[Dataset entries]
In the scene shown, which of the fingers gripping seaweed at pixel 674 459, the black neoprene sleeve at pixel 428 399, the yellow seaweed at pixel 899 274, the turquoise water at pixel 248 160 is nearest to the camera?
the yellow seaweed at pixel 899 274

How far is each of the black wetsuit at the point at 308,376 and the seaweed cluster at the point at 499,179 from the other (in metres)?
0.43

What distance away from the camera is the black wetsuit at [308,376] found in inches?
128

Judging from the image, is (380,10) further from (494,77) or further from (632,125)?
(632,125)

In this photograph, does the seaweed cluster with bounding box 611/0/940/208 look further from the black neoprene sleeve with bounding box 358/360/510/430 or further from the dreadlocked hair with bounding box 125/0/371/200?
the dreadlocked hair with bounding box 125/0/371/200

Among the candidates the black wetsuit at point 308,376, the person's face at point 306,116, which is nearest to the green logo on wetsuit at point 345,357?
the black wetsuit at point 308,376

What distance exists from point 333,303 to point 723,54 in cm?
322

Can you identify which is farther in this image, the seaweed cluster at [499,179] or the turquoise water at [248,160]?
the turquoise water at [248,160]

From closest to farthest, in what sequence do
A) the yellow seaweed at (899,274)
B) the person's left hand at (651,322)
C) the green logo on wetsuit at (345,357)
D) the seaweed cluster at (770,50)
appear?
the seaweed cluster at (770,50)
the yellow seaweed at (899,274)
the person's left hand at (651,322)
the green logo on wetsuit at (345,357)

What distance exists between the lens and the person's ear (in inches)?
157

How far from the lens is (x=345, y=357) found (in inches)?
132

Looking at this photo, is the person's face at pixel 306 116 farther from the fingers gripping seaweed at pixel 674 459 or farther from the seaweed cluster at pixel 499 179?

Short problem – Write out the whole listing above again, every line of it, with no changes.

Finished task –
In the scene shown, which of the fingers gripping seaweed at pixel 674 459, the black neoprene sleeve at pixel 428 399, the yellow seaweed at pixel 899 274, the turquoise water at pixel 248 160 is nearest to the camera?
the yellow seaweed at pixel 899 274

How far is each of the black wetsuit at the point at 308,376 and the seaweed cluster at the point at 499,179 from the other (in metres)?
0.43

What distance away from the camera is the black wetsuit at [308,376] found in inches?
128

Judging from the image, is (380,10) further from (494,77) or further from (632,125)?
(632,125)

In this photograph, does the seaweed cluster with bounding box 611/0/940/208 look further from the black neoprene sleeve with bounding box 358/360/510/430 or further from the dreadlocked hair with bounding box 125/0/371/200?
the dreadlocked hair with bounding box 125/0/371/200

Among the candidates the black wetsuit at point 308,376, the person's face at point 306,116, which is nearest to the green logo on wetsuit at point 345,357?
the black wetsuit at point 308,376

What distance exists from point 333,303 to point 723,54 in cm?
322

Can you identify which is farther in this image, the seaweed cluster at [499,179] or the turquoise water at [248,160]?
the turquoise water at [248,160]

From closest to farthest, in what sequence do
A) the yellow seaweed at (899,274)
B) the person's left hand at (651,322)
C) the green logo on wetsuit at (345,357)
D) the seaweed cluster at (770,50)
appear?
the seaweed cluster at (770,50)
the yellow seaweed at (899,274)
the person's left hand at (651,322)
the green logo on wetsuit at (345,357)

What distance exists between the lens and the person's ear (in inches)?
157

How far from the lens is (x=345, y=357) found (in inches)?
132

Looking at this photo, is the person's face at pixel 306 116 farther from the fingers gripping seaweed at pixel 674 459 or farther from the seaweed cluster at pixel 499 179?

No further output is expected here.